Reproduce the material below word for word, from its first line up to and including the line that contains "the chart? US*".

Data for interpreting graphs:
★ ★ ★
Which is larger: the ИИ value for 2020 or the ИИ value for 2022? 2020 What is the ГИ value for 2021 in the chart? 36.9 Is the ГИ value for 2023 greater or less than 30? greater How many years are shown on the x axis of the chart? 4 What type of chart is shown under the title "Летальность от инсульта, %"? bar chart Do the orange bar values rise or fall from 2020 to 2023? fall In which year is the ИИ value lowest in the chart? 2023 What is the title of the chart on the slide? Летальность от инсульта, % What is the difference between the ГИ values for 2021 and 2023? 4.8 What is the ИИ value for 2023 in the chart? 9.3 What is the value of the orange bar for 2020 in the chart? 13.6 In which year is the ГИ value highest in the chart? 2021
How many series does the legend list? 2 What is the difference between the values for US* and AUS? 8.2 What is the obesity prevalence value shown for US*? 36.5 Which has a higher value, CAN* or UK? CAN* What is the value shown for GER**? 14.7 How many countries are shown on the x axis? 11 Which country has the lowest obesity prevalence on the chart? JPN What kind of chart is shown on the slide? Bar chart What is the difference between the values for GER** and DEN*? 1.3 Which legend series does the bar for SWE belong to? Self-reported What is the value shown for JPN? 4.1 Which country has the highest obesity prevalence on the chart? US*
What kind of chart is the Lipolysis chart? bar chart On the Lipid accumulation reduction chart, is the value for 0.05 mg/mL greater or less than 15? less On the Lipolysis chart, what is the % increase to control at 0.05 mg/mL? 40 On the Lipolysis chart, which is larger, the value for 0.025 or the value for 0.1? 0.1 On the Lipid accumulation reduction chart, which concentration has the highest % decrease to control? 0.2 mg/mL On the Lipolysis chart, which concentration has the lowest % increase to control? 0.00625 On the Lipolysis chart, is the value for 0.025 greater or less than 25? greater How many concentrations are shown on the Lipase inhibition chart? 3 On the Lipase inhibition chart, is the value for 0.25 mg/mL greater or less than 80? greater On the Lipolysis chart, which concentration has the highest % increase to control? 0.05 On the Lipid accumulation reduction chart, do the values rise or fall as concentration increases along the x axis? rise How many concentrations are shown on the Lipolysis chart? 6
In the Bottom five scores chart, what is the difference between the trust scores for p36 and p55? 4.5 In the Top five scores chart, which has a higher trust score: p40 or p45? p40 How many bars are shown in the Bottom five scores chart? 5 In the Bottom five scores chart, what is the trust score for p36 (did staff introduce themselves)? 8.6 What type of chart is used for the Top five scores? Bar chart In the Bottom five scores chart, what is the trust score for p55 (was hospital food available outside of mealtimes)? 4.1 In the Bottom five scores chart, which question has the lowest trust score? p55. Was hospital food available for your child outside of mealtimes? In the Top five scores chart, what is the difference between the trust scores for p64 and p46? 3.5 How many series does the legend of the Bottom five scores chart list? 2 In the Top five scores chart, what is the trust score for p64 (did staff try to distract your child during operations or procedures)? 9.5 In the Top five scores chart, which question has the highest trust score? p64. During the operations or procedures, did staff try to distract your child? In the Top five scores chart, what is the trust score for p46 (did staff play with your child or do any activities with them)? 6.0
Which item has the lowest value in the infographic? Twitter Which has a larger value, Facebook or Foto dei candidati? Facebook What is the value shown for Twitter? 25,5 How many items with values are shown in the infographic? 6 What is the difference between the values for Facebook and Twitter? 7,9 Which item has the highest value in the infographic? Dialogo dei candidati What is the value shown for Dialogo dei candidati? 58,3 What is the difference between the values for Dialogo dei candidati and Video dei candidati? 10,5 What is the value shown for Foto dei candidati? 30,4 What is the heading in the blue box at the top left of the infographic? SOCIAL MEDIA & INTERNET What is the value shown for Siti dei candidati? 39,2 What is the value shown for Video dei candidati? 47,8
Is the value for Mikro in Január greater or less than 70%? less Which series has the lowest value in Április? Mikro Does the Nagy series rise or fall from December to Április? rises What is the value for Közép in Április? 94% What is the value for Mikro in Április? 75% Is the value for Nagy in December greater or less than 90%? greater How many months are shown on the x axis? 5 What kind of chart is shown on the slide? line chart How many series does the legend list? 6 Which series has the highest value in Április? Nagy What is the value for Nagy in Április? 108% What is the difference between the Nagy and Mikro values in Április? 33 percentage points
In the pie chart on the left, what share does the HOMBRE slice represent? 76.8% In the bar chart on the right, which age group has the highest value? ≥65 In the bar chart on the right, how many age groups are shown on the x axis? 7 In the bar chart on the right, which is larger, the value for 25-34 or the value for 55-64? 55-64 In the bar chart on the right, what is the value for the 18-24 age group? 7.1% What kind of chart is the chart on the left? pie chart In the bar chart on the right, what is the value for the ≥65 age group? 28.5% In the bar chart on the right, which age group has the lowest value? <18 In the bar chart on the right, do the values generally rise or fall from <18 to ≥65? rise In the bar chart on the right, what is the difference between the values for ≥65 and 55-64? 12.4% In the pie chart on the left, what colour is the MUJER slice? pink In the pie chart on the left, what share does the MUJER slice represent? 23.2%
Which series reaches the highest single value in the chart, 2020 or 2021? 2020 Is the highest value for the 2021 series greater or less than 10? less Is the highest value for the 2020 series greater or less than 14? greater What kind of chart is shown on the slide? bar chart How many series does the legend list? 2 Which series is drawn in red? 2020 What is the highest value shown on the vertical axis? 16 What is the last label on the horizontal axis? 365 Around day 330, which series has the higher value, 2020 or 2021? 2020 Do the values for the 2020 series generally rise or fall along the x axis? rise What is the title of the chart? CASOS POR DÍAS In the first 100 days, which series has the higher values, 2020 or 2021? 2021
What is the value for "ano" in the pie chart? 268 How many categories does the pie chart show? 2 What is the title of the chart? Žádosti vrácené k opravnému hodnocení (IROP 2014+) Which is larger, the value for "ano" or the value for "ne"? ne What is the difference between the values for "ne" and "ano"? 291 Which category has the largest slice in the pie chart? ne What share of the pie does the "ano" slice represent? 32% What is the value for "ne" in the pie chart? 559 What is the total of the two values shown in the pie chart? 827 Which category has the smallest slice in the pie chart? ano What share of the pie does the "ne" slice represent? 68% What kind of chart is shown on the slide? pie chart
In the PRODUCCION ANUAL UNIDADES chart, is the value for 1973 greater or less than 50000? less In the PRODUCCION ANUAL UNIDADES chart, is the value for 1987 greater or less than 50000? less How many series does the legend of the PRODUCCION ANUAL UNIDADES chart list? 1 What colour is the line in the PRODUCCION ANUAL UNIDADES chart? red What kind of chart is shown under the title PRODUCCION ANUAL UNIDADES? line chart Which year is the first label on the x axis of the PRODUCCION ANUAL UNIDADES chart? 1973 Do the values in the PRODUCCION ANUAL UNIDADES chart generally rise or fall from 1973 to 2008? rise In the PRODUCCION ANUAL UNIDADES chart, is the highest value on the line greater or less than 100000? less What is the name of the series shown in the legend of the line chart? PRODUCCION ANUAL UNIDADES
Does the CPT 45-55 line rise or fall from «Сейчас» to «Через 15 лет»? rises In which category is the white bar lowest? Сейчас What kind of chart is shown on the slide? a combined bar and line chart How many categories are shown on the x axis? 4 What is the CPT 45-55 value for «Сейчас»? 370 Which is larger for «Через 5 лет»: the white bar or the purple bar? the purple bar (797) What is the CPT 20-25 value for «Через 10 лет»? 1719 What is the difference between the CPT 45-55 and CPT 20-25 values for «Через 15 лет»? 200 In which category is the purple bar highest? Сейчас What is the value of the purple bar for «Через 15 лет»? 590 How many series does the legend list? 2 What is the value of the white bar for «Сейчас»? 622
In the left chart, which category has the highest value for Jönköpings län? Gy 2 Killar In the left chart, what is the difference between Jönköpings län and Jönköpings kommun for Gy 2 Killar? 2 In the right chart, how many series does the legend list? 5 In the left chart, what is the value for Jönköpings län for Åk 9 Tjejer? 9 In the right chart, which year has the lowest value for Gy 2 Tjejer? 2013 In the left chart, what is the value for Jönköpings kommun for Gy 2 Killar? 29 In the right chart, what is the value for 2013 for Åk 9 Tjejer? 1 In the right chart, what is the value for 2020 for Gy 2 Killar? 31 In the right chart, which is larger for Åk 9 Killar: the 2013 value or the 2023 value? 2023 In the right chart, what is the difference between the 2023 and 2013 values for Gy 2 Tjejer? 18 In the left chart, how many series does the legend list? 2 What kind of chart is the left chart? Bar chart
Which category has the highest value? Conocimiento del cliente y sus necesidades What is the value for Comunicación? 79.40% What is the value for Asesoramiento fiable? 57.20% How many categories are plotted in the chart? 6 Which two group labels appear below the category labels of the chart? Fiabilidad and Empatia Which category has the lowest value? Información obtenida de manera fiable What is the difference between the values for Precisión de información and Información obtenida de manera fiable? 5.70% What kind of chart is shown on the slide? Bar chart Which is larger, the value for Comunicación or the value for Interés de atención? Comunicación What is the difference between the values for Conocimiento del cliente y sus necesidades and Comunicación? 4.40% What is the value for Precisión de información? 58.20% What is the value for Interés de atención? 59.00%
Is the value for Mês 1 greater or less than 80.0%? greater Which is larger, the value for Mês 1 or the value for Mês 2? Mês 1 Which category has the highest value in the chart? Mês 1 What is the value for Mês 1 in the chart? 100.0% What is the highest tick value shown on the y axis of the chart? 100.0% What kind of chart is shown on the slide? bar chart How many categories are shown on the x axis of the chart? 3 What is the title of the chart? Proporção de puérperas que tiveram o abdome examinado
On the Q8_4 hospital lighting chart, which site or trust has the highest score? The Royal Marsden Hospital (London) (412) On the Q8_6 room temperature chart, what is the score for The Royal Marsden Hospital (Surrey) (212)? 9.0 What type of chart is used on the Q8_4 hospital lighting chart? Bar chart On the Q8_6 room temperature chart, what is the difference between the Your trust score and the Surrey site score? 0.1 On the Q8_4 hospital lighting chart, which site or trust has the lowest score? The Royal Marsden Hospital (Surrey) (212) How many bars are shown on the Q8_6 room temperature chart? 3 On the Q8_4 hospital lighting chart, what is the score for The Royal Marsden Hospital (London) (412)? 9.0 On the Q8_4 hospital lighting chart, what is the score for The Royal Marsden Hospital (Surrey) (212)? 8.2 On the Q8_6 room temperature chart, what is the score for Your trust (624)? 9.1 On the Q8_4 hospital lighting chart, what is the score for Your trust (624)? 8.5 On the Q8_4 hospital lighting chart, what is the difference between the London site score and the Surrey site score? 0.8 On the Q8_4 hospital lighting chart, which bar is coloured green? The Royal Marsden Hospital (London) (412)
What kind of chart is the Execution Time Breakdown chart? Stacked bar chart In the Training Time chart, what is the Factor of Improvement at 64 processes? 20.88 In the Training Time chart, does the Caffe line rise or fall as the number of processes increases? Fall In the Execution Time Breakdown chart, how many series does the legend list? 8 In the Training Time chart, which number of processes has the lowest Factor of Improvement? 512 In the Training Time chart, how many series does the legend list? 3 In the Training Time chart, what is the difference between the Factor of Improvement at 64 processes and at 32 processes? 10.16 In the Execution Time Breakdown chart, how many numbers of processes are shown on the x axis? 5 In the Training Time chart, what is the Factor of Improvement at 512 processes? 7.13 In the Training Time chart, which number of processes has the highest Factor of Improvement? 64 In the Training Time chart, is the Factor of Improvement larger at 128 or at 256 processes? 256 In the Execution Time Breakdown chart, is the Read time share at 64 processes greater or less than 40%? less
★ ★ ★
» Output
Which is larger: the ИИ value for 2020 or the ИИ value for 2022? 2020 What is the ГИ value for 2021 in the chart? 36.9 Is the ГИ value for 2023 greater or less than 30? greater How many years are shown on the x axis of the chart? 4 What type of chart is shown under the title "Летальность от инсульта, %"? bar chart Do the orange bar values rise or fall from 2020 to 2023? fall In which year is the ИИ value lowest in the chart? 2023 What is the title of the chart on the slide? Летальность от инсульта, % What is the difference between the ГИ values for 2021 and 2023? 4.8 What is the ИИ value for 2023 in the chart? 9.3 What is the value of the orange bar for 2020 in the chart? 13.6 In which year is the ГИ value highest in the chart? 2021
How many series does the legend list? 2 What is the difference between the values for US* and AUS? 8.2 What is the obesity prevalence value shown for US*? 36.5 Which has a higher value, CAN* or UK? CAN* What is the value shown for GER**? 14.7 How many countries are shown on the x axis? 11 Which country has the lowest obesity prevalence on the chart? JPN What kind of chart is shown on the slide? Bar chart What is the difference between the values for GER** and DEN*? 1.3 Which legend series does the bar for SWE belong to? Self-reported What is the value shown for JPN? 4.1 Which country has the highest obesity prevalence on the chart? US*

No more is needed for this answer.